#### Treść dokumentu
Skocz do zawartości
  • 19

Ceny pszenicy 2024


Pytanie

Opublikowano

Jakie będą ceny pszenicy w 2024 roku?

każdy z nas zadaje sobie to pytanie. Rok 2023 w głównej mierze opierał się na spadkach cen ziarna. Aktualna cena pszenicy nie jest już tak wysoka a same notowania cen ziarna nie napawają optymizmem. Rolnicy i handlowcy mają w magazynach jeszcze duże zapasy pszenicy paszowej i konsumpcyjnej którą chcieli by sprzedać po najwyższej cenie.  

Jakie jest Wasze zdanie? Sprzedawać pszenice po obecnych cenach czy czekać na podwyżki? a może pszenica będzie tylko tanieć? 

zapraszam do merytorycznej dyskusji, podwajając propozycje cenowe lub transakcyjne dopiszcie jakie są warunki sprzedaży, jakość pszenicy i miejsce z którego pochodzi oferta.
########
#### Zapisane informacje
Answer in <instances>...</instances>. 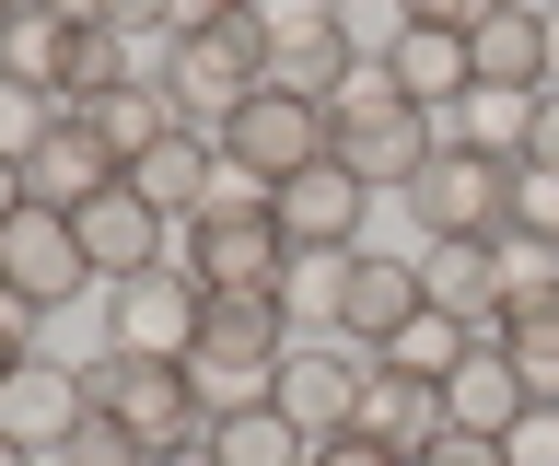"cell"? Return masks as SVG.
########
**Zadanie:**
Na czym według wpisu o cenach pszenicy w 2024 roku opierał się w głównej mierze rok 2023?

**Odpowiedź:**
Na spadkach cen ziarna.